米麹を多く配合した甘くまろやかな味噌を作る
202103_yokogao_asahiaino2.jpg あさひ愛農園が水稲栽培とともに長年取り組んでいるのが、味噌の製造だ。「寺坂家は代々麹屋を営んでいたので、それを引き継ぎ、自家製の米麹と福井県産の大豆を使って味噌作りを始めました」と話すのは、康夫さんの妻の律子さん。「商品には地元の人に愛されることを願って『朝日みそ』と名付けました。消費量が減ってきた味噌を作って、日本の食文化を守りたいという思いもありましたね」。

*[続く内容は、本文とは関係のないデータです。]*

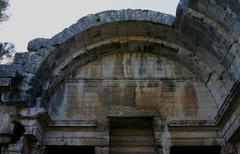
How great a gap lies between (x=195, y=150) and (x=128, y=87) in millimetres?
1978

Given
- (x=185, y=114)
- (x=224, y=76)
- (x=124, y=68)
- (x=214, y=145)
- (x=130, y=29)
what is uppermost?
(x=130, y=29)

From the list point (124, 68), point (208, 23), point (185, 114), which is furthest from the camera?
point (124, 68)

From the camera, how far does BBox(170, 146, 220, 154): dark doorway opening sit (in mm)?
7478

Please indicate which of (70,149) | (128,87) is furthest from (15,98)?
(128,87)

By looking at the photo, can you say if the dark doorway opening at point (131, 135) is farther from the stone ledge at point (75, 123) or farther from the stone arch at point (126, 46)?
the stone arch at point (126, 46)

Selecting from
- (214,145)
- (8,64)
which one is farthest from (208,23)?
(8,64)

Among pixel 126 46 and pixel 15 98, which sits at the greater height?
pixel 126 46

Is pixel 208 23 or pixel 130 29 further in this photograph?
pixel 130 29

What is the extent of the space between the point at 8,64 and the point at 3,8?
5.35 ft

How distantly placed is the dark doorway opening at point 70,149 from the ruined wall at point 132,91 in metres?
0.64

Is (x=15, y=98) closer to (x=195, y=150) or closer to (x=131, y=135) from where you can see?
(x=131, y=135)

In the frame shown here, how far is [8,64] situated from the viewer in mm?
7551

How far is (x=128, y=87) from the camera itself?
26.7 feet

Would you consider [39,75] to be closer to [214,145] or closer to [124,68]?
[124,68]
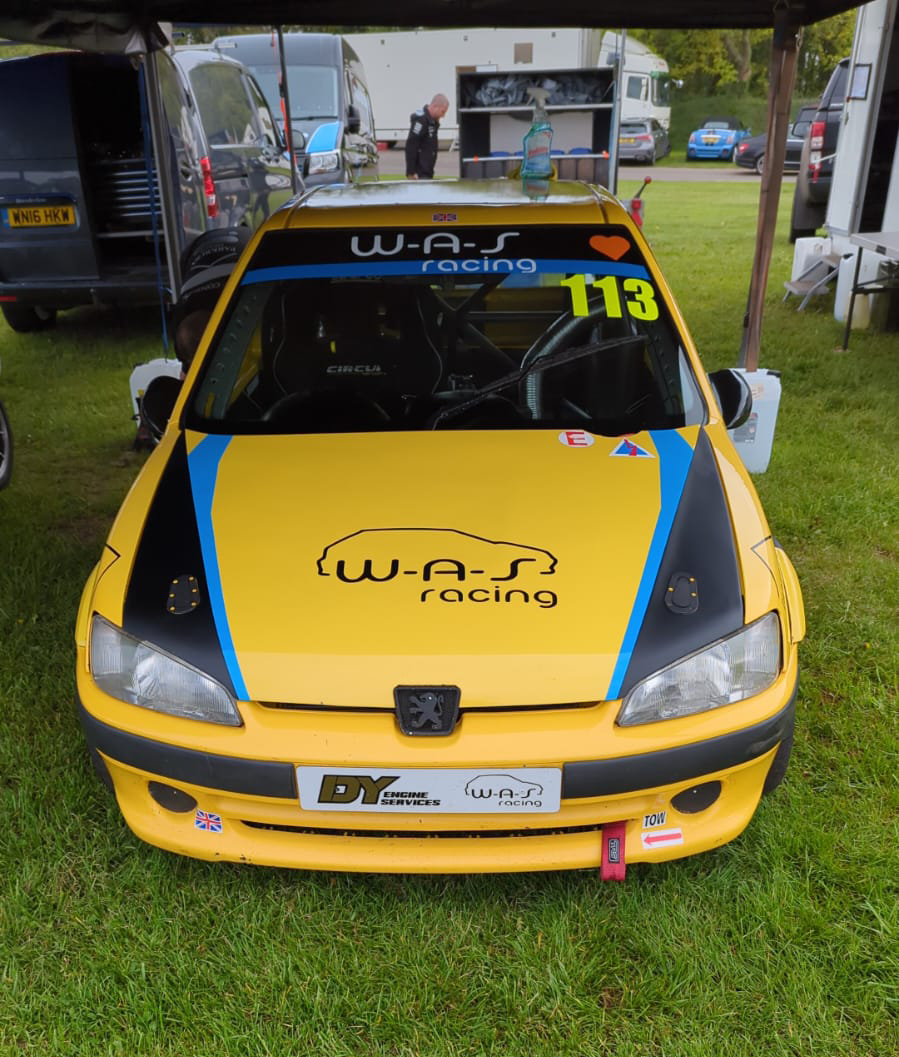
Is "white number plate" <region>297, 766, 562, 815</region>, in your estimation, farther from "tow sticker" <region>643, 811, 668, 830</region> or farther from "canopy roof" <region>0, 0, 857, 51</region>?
"canopy roof" <region>0, 0, 857, 51</region>

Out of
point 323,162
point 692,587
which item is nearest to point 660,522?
point 692,587

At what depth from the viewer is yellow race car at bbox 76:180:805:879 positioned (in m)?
1.81

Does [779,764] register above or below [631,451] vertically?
below

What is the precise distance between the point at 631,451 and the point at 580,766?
1015 mm

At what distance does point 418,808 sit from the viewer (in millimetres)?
1814

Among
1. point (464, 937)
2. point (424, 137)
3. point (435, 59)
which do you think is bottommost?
point (464, 937)

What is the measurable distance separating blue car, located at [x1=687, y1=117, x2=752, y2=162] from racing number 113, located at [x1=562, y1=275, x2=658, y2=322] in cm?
2711

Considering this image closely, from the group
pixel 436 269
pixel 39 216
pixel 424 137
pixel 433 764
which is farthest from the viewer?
pixel 424 137

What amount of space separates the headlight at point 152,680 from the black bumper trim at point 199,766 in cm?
7

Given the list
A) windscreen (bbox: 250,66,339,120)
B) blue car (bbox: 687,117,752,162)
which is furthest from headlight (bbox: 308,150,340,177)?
blue car (bbox: 687,117,752,162)

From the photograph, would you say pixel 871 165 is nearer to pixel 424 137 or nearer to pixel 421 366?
pixel 421 366

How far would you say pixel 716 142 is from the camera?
27.0 meters

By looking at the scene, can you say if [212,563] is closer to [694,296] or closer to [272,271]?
[272,271]

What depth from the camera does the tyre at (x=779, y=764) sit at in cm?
199
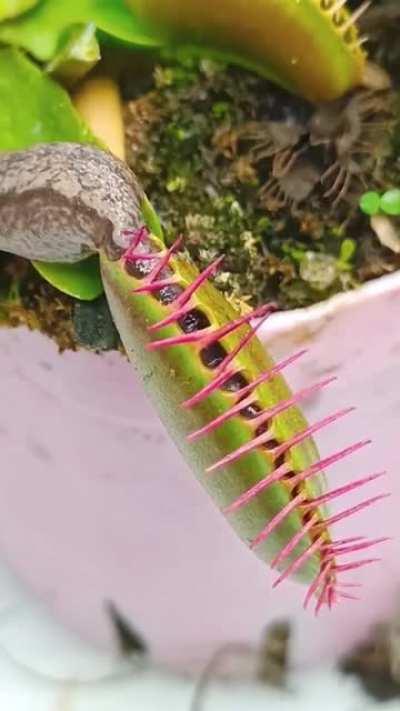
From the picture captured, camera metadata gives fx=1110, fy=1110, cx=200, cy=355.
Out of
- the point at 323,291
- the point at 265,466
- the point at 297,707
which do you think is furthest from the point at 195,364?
the point at 297,707

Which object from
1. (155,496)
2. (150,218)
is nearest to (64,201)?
(150,218)

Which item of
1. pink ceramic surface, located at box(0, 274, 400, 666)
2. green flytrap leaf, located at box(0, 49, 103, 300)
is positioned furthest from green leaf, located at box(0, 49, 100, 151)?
pink ceramic surface, located at box(0, 274, 400, 666)

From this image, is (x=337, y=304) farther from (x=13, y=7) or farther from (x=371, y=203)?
(x=13, y=7)

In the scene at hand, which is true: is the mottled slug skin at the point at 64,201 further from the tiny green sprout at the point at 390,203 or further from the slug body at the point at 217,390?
the tiny green sprout at the point at 390,203

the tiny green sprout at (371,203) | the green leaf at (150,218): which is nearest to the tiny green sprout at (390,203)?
the tiny green sprout at (371,203)

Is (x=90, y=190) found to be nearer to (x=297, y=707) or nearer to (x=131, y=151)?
(x=131, y=151)

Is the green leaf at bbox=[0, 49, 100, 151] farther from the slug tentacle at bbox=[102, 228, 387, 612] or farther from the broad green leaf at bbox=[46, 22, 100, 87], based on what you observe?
the slug tentacle at bbox=[102, 228, 387, 612]
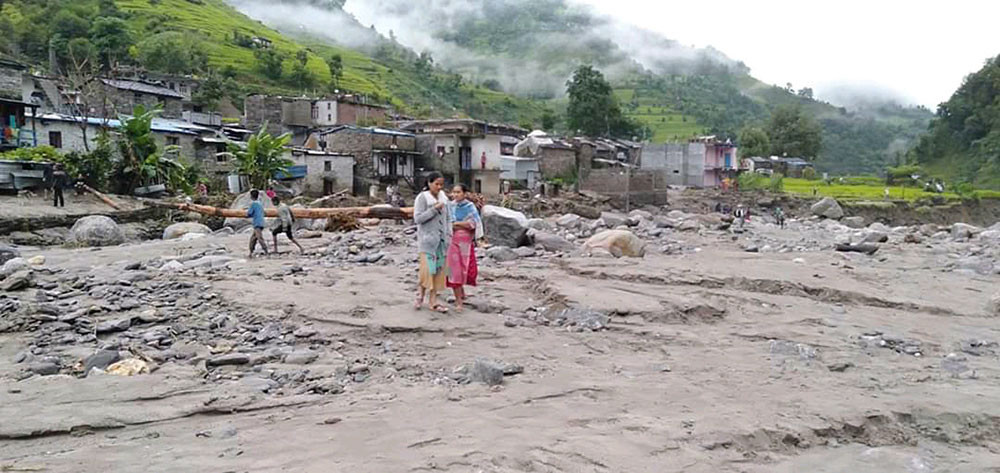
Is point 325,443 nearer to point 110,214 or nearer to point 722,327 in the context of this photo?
point 722,327

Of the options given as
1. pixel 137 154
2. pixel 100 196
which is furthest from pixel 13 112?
pixel 100 196

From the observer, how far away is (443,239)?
7953mm

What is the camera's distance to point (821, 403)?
547 centimetres

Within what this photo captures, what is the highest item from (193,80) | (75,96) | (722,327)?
(193,80)

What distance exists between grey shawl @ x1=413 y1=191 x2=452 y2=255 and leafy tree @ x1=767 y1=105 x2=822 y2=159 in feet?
241

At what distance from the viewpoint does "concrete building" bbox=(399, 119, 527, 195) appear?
39.0m

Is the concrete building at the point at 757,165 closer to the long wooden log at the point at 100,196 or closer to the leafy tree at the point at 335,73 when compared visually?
the leafy tree at the point at 335,73

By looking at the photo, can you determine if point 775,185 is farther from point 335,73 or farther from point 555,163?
point 335,73

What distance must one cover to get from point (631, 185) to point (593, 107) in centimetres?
2669

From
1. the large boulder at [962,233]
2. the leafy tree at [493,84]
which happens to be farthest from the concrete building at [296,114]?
the leafy tree at [493,84]

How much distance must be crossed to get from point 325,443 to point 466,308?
4137 millimetres

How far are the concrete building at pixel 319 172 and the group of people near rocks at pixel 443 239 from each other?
2586cm

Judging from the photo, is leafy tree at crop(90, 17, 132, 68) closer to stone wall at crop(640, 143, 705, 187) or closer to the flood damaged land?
stone wall at crop(640, 143, 705, 187)

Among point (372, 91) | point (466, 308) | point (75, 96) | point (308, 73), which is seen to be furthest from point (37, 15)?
point (466, 308)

 「朝日みそ」は塩(赤穂の天塩)を控えて麹を多めに配合し、甘くまろやかな味わいが特徴。生きた麹を食卓に届けるため、保存料などの添加物は使用していない。しかし、当時は味噌を常温で販売するのが通常で、発酵ガスが発生して中身が容器からあふれ出すこともたびたびあった。寺坂夫妻は何度もスーパーに足を運び、「冷蔵ショーケースで保管してほしい」と頭を下げたという。その熱意が実り、また品質と味を支持する顧客も増え、「朝日みそ」の評判は広まっていった。
右 :あさひ愛農園の「玄米みそ」


 律子さんはさらに、地域婦人会や公民館、学校、保育園などに出向いて味噌作りの教室を開催。「味噌の作り方はシンプルで、材料は大豆と麹と塩のみ。それらを混ぜて放っておくだけで完成します。かつては『手前みそ』として各家庭で作られていた味噌を、今の人たちにも手軽に作ってもらい、各家オリジナルの味を楽しんでほしいと思いました」。


味噌とスイーツの販売と味噌作りの体験コーナーを開始
 2009年、自家製味噌の製造・販売と味噌作りの体験コーナーを設けた「手づくりみそ工房」を、2013年にはスイーツ部門の「ハレノヒ」をオープン。店内は明るいながらも落ち着いた雰囲気で、一角には薪ストーブやソファーなどが配置されている。内装のデザインは律子さんが手がけた。「若い人から年配の方まで、訪れた人が一息つける地域の憩いの場を作りたかったのです」。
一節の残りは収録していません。